Your idea is spot on! I used to maintain a salad/hot bar and I would LOVE to do it again, but not allowing customers to “self-serve.” I think the way to go is to have an attendant (me!) serve the food for you, even if it is just a simple salad. I love to engage in conversation with customers, and I would enjoy questions about ingredients, etc., and I think it would make the experience more personal and positive for the customer.

Peter Charness
BrainTrust

The world does not always operate by logic and rational thinking. I can’t see how self serve buffets can be reopened anywhere, anytime soon. This means for me “portion control” and restraint have finally been taken out of my undisciplined hands. An unintended benefit.

Craig Sundstrom
Guest

Should we just focus on Covid? The implicit answer would seem to be “yes,” since they were open prior (to the pandemic), but to me at least it seems illogical to be frequently asking how we can improve food safety, and yet ignore what’s probably one of the weakest links.

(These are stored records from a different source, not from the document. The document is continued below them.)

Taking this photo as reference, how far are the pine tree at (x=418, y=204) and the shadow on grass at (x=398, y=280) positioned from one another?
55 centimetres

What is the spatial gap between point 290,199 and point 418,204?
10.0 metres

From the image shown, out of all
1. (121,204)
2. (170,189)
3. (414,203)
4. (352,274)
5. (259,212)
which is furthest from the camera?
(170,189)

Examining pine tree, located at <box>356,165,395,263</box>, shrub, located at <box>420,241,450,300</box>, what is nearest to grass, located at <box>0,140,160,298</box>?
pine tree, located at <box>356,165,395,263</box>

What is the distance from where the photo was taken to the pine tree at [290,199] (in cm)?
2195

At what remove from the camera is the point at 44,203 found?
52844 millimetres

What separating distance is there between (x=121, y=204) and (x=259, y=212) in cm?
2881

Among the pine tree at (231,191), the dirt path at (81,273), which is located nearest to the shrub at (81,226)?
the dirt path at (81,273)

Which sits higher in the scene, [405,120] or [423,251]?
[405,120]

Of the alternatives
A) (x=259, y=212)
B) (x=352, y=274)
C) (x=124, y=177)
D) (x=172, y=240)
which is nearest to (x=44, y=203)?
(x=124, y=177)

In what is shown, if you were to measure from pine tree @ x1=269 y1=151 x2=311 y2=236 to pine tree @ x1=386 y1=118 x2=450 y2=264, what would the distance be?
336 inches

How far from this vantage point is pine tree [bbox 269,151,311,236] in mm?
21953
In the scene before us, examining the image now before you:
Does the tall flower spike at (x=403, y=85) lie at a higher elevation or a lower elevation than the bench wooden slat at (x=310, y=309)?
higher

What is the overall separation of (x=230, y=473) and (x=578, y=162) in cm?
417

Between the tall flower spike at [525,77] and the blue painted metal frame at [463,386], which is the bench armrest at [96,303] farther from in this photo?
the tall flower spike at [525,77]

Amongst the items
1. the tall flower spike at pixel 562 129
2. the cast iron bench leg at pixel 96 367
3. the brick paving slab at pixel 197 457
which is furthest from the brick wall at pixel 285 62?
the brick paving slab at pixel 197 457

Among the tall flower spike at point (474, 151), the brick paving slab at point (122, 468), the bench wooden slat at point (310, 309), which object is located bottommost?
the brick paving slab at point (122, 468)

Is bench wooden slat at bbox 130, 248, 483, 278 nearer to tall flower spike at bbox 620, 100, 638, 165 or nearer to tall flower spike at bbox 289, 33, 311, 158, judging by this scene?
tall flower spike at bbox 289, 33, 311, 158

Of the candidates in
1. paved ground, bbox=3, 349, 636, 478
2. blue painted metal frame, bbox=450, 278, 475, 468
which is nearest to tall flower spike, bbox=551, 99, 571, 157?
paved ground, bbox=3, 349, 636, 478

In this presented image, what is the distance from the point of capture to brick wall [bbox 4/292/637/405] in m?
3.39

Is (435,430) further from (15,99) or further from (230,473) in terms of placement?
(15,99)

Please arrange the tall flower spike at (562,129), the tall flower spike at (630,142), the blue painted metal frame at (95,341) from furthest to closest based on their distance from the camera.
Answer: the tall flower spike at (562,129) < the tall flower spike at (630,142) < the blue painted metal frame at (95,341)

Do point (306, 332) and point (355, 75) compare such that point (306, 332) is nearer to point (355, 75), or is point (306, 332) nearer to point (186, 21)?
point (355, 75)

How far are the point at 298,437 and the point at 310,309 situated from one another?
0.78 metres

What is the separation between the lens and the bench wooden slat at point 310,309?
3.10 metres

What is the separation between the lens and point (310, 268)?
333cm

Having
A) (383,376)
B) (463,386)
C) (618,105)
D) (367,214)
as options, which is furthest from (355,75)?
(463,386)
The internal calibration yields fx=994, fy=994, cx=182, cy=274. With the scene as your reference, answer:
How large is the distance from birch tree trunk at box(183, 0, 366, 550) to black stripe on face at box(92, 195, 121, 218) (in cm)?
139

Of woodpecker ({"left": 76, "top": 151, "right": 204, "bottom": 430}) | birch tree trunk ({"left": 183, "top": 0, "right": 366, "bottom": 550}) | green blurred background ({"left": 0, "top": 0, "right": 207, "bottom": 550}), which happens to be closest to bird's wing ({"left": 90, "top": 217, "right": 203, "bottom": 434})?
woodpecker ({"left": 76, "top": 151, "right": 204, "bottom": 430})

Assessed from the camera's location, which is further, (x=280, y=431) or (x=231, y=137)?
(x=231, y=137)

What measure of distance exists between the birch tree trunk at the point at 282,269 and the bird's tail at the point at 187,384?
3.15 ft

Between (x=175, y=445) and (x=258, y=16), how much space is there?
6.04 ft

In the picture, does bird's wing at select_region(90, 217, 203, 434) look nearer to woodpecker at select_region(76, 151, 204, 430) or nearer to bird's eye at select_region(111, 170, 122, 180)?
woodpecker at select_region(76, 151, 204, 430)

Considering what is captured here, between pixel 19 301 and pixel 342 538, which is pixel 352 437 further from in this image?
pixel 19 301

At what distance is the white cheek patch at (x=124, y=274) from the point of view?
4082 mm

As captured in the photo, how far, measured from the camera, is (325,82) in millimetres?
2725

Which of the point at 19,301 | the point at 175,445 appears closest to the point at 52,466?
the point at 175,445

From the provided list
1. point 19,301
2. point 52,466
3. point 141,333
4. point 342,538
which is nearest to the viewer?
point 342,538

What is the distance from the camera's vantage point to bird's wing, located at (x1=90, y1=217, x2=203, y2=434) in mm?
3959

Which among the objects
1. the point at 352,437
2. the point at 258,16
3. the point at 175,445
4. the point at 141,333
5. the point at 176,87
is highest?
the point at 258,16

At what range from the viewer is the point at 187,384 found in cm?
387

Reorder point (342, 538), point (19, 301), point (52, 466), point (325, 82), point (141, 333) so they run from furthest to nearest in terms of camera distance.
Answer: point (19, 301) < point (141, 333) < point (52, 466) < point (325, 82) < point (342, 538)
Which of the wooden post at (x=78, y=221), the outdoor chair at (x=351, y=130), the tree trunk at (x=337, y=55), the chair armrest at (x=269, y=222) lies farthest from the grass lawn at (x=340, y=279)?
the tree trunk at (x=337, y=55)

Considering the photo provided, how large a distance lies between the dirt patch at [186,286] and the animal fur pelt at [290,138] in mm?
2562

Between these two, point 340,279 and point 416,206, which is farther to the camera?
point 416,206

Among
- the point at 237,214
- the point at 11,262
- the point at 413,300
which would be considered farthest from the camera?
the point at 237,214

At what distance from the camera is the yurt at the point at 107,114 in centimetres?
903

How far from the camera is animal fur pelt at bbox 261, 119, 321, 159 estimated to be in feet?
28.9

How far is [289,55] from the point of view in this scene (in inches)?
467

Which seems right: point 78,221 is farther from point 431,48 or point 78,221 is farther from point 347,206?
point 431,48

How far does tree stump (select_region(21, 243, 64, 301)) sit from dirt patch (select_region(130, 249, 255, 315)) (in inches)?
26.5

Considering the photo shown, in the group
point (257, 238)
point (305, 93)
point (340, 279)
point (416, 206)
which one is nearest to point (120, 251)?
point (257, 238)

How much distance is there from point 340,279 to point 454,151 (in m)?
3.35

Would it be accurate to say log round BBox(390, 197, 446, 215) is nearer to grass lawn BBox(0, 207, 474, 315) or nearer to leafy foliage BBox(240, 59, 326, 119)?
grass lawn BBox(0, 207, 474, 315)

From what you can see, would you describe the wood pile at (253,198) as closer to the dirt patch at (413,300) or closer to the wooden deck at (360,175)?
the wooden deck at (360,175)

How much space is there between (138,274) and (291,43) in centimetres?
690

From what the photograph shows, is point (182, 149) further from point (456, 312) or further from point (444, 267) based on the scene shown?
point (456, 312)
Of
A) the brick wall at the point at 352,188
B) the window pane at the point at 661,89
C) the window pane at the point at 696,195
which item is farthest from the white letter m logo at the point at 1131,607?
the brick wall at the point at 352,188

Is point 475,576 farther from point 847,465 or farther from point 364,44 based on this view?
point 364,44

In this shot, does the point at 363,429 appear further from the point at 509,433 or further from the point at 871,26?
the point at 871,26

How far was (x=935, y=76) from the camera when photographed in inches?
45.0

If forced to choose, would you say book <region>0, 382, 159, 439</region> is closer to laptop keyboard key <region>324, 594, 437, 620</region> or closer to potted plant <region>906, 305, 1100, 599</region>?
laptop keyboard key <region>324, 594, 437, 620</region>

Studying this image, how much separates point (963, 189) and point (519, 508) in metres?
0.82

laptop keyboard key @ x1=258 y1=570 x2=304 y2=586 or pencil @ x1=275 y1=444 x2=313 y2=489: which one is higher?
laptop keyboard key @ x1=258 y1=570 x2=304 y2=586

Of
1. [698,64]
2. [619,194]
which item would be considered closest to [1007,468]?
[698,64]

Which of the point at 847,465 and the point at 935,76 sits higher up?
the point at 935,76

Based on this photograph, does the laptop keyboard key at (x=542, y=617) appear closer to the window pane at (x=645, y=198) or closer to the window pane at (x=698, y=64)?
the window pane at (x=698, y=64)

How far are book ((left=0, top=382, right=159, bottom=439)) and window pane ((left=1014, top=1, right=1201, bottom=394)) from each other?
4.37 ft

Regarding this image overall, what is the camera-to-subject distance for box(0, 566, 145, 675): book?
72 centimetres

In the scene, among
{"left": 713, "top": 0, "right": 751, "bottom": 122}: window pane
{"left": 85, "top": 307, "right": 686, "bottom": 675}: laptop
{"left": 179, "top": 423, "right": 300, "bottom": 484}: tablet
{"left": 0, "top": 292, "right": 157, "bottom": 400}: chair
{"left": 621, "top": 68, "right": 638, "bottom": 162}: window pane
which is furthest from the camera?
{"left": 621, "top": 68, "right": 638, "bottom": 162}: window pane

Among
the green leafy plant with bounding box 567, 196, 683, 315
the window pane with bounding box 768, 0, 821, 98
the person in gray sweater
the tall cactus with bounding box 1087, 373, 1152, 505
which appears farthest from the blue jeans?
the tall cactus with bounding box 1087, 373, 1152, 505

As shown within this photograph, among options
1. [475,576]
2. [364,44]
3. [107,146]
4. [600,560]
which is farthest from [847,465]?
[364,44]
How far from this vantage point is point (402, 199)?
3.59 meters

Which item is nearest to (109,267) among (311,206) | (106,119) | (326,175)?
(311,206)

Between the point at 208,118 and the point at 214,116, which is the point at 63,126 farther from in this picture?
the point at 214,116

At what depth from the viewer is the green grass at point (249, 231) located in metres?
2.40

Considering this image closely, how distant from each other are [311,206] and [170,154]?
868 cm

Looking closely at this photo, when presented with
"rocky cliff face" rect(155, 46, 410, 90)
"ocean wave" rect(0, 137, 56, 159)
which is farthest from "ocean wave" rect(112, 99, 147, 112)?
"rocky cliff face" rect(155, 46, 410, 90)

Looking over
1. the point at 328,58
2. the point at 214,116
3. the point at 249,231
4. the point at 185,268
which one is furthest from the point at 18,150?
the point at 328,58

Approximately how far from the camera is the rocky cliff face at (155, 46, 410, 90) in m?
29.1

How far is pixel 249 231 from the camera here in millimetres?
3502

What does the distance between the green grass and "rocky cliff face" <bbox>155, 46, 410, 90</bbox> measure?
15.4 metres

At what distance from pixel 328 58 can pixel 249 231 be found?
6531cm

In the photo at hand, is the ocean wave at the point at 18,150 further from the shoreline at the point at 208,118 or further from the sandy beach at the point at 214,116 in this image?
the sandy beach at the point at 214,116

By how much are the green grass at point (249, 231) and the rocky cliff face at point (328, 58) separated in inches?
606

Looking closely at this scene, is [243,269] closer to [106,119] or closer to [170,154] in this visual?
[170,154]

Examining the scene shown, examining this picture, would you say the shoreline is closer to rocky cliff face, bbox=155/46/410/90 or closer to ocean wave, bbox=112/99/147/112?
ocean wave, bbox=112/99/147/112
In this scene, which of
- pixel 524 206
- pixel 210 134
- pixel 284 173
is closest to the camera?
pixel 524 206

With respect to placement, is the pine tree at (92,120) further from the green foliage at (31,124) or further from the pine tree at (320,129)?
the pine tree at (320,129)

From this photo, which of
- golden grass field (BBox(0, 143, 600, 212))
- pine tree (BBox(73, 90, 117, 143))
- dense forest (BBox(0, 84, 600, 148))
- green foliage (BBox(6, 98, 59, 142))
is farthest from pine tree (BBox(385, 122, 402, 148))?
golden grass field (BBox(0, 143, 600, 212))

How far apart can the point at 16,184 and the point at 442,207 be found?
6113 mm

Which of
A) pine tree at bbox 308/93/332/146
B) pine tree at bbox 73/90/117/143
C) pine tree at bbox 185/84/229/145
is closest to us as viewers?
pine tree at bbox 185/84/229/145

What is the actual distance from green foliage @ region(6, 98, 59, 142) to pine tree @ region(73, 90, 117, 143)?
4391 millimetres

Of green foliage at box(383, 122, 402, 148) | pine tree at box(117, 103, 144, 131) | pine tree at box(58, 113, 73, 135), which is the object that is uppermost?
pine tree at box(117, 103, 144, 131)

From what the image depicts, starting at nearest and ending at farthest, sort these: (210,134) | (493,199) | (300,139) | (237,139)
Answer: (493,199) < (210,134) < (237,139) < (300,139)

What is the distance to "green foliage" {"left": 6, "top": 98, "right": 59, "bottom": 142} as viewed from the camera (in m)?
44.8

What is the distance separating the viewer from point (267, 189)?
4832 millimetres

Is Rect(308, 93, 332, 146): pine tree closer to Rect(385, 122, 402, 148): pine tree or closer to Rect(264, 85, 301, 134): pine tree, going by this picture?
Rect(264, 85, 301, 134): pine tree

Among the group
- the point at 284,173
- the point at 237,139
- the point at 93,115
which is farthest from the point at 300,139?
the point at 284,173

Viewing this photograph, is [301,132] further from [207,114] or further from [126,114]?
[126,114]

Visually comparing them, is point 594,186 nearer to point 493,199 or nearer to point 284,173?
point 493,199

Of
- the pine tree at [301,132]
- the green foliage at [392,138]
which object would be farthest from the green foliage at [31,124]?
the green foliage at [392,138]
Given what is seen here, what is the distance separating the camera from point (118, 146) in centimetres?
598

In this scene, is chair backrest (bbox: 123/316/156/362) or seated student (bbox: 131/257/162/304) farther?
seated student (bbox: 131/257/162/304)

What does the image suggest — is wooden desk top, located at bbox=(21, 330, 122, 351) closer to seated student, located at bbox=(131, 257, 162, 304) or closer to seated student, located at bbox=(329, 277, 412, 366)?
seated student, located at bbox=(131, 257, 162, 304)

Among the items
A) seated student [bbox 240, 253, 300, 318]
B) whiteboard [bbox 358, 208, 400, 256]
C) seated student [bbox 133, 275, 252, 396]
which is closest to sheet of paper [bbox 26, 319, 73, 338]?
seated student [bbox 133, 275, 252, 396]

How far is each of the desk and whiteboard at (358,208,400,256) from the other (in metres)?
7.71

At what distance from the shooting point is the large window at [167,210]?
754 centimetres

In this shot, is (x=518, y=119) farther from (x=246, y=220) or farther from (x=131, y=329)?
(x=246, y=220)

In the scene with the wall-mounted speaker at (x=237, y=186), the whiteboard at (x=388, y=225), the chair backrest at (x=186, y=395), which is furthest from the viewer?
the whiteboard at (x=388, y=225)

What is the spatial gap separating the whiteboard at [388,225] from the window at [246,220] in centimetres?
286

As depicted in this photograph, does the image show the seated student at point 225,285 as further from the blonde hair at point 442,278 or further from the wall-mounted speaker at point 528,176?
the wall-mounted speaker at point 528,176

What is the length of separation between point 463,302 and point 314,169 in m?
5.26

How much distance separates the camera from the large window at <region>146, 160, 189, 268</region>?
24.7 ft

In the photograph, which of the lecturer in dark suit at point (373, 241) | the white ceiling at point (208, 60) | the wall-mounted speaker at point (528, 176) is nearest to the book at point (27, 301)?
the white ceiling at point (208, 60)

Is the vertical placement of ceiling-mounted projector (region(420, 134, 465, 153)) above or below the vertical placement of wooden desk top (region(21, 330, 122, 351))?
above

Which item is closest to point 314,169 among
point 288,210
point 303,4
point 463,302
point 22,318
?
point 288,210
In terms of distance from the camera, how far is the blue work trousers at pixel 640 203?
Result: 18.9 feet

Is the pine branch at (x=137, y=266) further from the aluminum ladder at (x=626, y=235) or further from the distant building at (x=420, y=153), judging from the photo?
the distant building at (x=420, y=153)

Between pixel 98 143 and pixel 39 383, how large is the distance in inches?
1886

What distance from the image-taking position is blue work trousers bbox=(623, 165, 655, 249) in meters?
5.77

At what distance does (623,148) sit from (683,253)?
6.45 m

Translation: I suspect many of them will never reopen, and those that do will probably be quite different (much more prepackaged, less self-serve); which in many ways is too bad, since salad/hot bars were a relatively inexpensive way for stores to differentiate themselves.

Kai Clarke
BrainTrust

Now is the right time to open food bars, only if they are staffed by the merchant, and the customer cannot serve themselves or touch any part of the food bar. If the retailer staffs, controls, and determines a safe distance for customers to come, then food service bars can work. Anything less than this is a foolish, deadly, proposition.